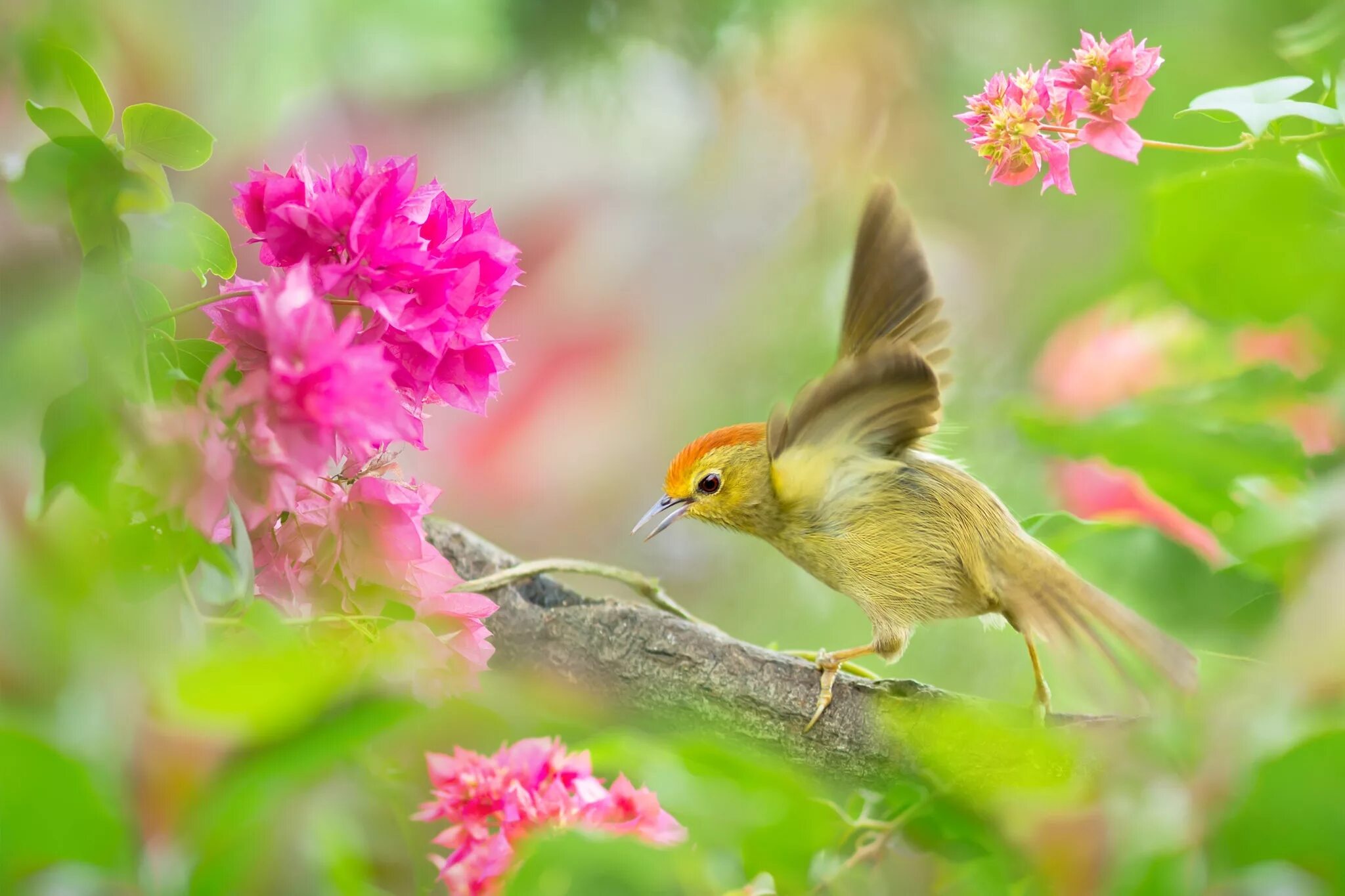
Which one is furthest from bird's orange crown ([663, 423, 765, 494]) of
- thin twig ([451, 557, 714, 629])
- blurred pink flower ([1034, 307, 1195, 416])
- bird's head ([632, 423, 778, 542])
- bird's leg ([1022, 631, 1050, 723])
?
blurred pink flower ([1034, 307, 1195, 416])

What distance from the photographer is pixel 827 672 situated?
588 millimetres

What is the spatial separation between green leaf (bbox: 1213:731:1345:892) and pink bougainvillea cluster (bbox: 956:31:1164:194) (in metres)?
0.29

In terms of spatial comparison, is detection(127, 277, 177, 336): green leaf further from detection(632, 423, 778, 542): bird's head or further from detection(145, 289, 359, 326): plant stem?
detection(632, 423, 778, 542): bird's head

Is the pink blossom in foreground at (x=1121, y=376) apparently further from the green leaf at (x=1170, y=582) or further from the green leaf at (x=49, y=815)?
the green leaf at (x=49, y=815)

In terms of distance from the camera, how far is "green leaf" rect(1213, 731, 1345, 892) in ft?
0.69

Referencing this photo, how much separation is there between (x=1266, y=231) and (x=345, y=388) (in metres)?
0.26

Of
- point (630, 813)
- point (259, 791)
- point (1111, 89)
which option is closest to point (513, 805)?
point (630, 813)

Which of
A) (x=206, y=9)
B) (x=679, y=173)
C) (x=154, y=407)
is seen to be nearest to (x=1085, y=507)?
(x=154, y=407)

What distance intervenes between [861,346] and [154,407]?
37 centimetres

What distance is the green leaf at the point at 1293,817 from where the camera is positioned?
212 mm

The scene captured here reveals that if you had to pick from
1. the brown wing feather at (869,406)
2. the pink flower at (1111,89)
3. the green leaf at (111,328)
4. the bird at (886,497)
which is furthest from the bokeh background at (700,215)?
the green leaf at (111,328)

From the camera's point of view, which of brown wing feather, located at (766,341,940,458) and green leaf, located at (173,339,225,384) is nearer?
green leaf, located at (173,339,225,384)

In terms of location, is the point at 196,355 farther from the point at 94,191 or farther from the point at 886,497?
the point at 886,497

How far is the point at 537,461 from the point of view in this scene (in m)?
1.77
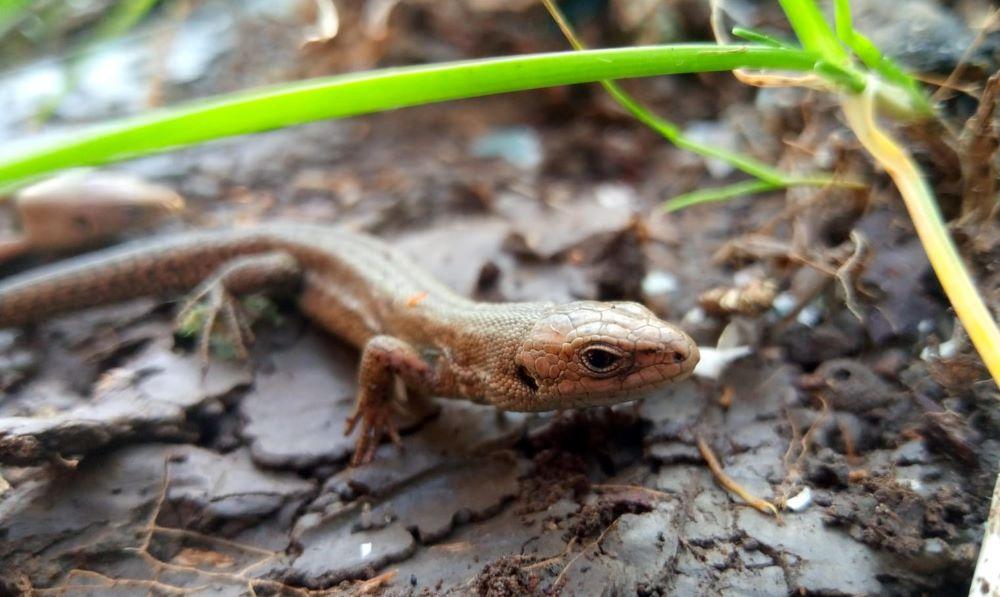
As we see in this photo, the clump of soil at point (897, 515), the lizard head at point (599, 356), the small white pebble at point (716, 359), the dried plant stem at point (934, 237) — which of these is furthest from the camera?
the small white pebble at point (716, 359)

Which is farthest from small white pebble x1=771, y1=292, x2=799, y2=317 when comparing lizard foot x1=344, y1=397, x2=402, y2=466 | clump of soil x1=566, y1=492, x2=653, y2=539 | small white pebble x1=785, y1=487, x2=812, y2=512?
lizard foot x1=344, y1=397, x2=402, y2=466

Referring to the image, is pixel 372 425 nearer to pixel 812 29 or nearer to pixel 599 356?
pixel 599 356

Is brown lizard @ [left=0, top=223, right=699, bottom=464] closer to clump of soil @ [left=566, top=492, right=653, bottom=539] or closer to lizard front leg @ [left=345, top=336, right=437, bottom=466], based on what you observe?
→ lizard front leg @ [left=345, top=336, right=437, bottom=466]

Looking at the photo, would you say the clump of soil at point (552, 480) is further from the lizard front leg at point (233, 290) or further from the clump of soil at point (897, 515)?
the lizard front leg at point (233, 290)

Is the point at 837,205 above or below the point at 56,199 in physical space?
above

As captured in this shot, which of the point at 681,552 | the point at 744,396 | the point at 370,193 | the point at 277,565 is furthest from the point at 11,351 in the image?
the point at 744,396

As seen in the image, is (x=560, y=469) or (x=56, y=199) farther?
(x=56, y=199)

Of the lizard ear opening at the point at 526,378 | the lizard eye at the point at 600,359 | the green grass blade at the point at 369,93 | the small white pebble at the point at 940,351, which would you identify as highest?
the green grass blade at the point at 369,93

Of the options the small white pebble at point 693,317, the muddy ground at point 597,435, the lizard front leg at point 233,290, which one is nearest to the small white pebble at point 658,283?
the muddy ground at point 597,435

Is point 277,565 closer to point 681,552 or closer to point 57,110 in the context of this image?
point 681,552
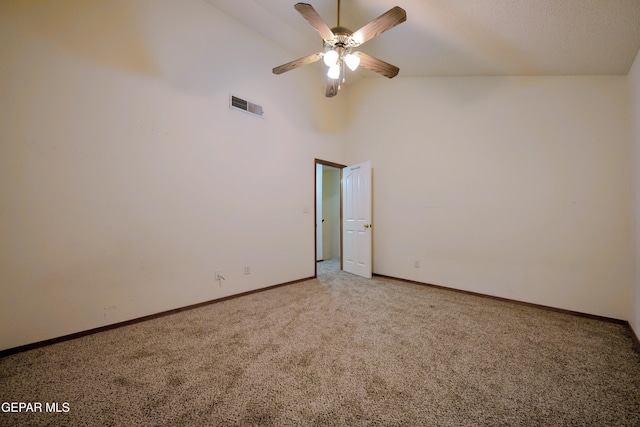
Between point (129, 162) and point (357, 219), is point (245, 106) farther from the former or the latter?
point (357, 219)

-.-.-

Work to be completed: Leave the pictures out and output the rest of the listing exactly.

Output:
Which one is furthest from bird's orange crown ([663, 423, 765, 494]) of
- thin twig ([451, 557, 714, 629])
- blurred pink flower ([1034, 307, 1195, 416])
- bird's head ([632, 423, 778, 542])
- bird's leg ([1022, 631, 1050, 723])
?
blurred pink flower ([1034, 307, 1195, 416])

What distance from the photographer is pixel 827 672 situated?
588 millimetres

What is the spatial separation between green leaf (bbox: 1213:731:1345:892) and pink bougainvillea cluster (bbox: 956:31:1164:194) (in metres)?
0.29

In terms of spatial comparison, is detection(127, 277, 177, 336): green leaf further from detection(632, 423, 778, 542): bird's head or further from detection(145, 289, 359, 326): plant stem?
detection(632, 423, 778, 542): bird's head

Is the pink blossom in foreground at (x=1121, y=376) apparently further from the green leaf at (x=1170, y=582) or further from the green leaf at (x=49, y=815)?
the green leaf at (x=49, y=815)

In terms of distance from the camera, how far is "green leaf" rect(1213, 731, 1345, 892) in ft?
0.69

Referencing this photo, how much separation is there between (x=1266, y=231) and (x=345, y=388) (in metres)?
0.26

Of
- point (630, 813)
- point (259, 791)
- point (1111, 89)
which option is closest to point (513, 805)?
point (630, 813)

Which of
A) (x=206, y=9)
B) (x=679, y=173)
C) (x=154, y=407)
is seen to be nearest to (x=1085, y=507)?
(x=154, y=407)

What distance intervenes between [861,346] and [154,407]?
37 centimetres

What distance is the green leaf at the point at 1293,817 from where the camera is positioned?
212 mm

The scene captured here reveals that if you had to pick from
1. the brown wing feather at (869,406)
2. the pink flower at (1111,89)
3. the green leaf at (111,328)
4. the bird at (886,497)
which is furthest from the bokeh background at (700,215)?
the green leaf at (111,328)

From the camera's point of view, which of brown wing feather, located at (766,341,940,458) and green leaf, located at (173,339,225,384) is nearer?
green leaf, located at (173,339,225,384)

In terms of location, is the point at 196,355 farther from the point at 94,191 or farther from the point at 886,497?
the point at 886,497

How far is the point at 537,461 from the point of view in this scene (in m)?
1.77
As we see in this photo, the clump of soil at point (897, 515), the lizard head at point (599, 356), the small white pebble at point (716, 359), the dried plant stem at point (934, 237) — which of these is furthest from the camera?
the small white pebble at point (716, 359)

Which is farthest from small white pebble x1=771, y1=292, x2=799, y2=317 when comparing lizard foot x1=344, y1=397, x2=402, y2=466 | clump of soil x1=566, y1=492, x2=653, y2=539 | small white pebble x1=785, y1=487, x2=812, y2=512?
lizard foot x1=344, y1=397, x2=402, y2=466

Referring to the image, is pixel 372 425 nearer to pixel 812 29 or nearer to pixel 599 356?
pixel 599 356

Is brown lizard @ [left=0, top=223, right=699, bottom=464] closer to clump of soil @ [left=566, top=492, right=653, bottom=539] or closer to lizard front leg @ [left=345, top=336, right=437, bottom=466], based on what you observe?
→ lizard front leg @ [left=345, top=336, right=437, bottom=466]

Looking at the photo, would you say the clump of soil at point (552, 480) is further from the lizard front leg at point (233, 290) or further from the clump of soil at point (897, 515)?
the lizard front leg at point (233, 290)

Is the point at 837,205 above or below the point at 56,199 in physical space?
above

As captured in this shot, which of the point at 681,552 | the point at 744,396 | the point at 370,193 | the point at 277,565 is furthest from the point at 11,351 in the image?
the point at 744,396

As seen in the image, is (x=560, y=469) or (x=56, y=199) farther?
(x=56, y=199)

Of the lizard ear opening at the point at 526,378 | the lizard eye at the point at 600,359 | the green grass blade at the point at 369,93 | the small white pebble at the point at 940,351, which would you identify as highest?
the green grass blade at the point at 369,93

Of the options the small white pebble at point 693,317, the muddy ground at point 597,435, the lizard front leg at point 233,290, which one is nearest to the small white pebble at point 658,283?
the muddy ground at point 597,435

Is point 277,565 closer to point 681,552 or closer to point 57,110 in the context of this image?
point 681,552
Between point (129, 162) and point (357, 219), is point (245, 106) farther from the former or the latter?
point (357, 219)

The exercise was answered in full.